_READING TEXT_
----
Looking for Fresh Tracks in the Falling Snow

In the days leading up to this northern adventure I got things situated at work for me to be gone and finished picking up appropriate gear as the weather forecast called for temperatures to be below 0 degrees F most of the week. Finally I got all my stuff packed and ready to go still a little uncertain of how the week would go with these kids. Monday morning came and it was time to head up. I was joined by another parent who would be sharing this adventure and off we went on our 4 hour journey to Wolf Ridge. We arrived a little before the kids got there on their buses giving time to settle in before the chaos started.
----
_PROBLEMS TO SOLVE_
(1) In the Wolf Ridge account, how long was the drive to Wolf Ridge?
(2) Rewrite everything from "Looking for Fresh" down to "the chaos started." in the Wolf Ridge account, putting "students" in place of "kids".
(3) Extend the Wolf Ridge account by continuing after its last sentence.
The listing comes from a separate source, unrelated to the Wolf Ridge account.

_SOURCE MATERIAL_
----
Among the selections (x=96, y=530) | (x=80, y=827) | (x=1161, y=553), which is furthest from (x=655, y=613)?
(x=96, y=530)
----
_TASK ANSWERS_
(1) It was a 4-hour journey.

(2)
Looking for Fresh Tracks in the Falling Snow

In the days leading up to this northern adventure I got things situated at work for me to be gone and finished picking up appropriate gear as the weather forecast called for temperatures to be below 0 degrees F most of the week. Finally I got all my stuff packed and ready to go still a little uncertain of how the week would go with these students. Monday morning came and it was time to head up. I was joined by another parent who would be sharing this adventure and off we went on our 4 hour journey to Wolf Ridge. We arrived a little before the students got there on their buses giving time to settle in before the chaos started.

(3)
The Students Arriving

The kids all arrived, unloaded their luggage and went to their assigned rooms to put it away before heading to their first class of the week. Unfortunately the snow depth was on the light side meaning cross country skiing would not work and snowshoeing was questionable. Who would have guessed a thin snow base in Northern Minnesota in January? We began to figure out the routine for the week and let the learning begin. Each group consisted of 12 –15 students most of the time with 2 – 3 adults assisting them which made the week very manageable and a lot of fun. You get to know this group and these kids become almost like your own in a short period of time.

Learning About Renewable Energy

There were so many activities planned that each day felt like a week because of how busy it was. the fact that it was pretty cold became less of a concern because of the fun and education taking place. We all just knew we had to dress correctly for the conditions and we’d be fine. It helped remind me that subzero temperatures are not a good reason to forego outdoor adventures and that I am able to stay comfortable in these types of environments. Continually checking the forecast and outside temperatures became useless for me because it didn’t matter. I would go where I was asked to and do what was needed to help facilitate as much learning for these kids as possible.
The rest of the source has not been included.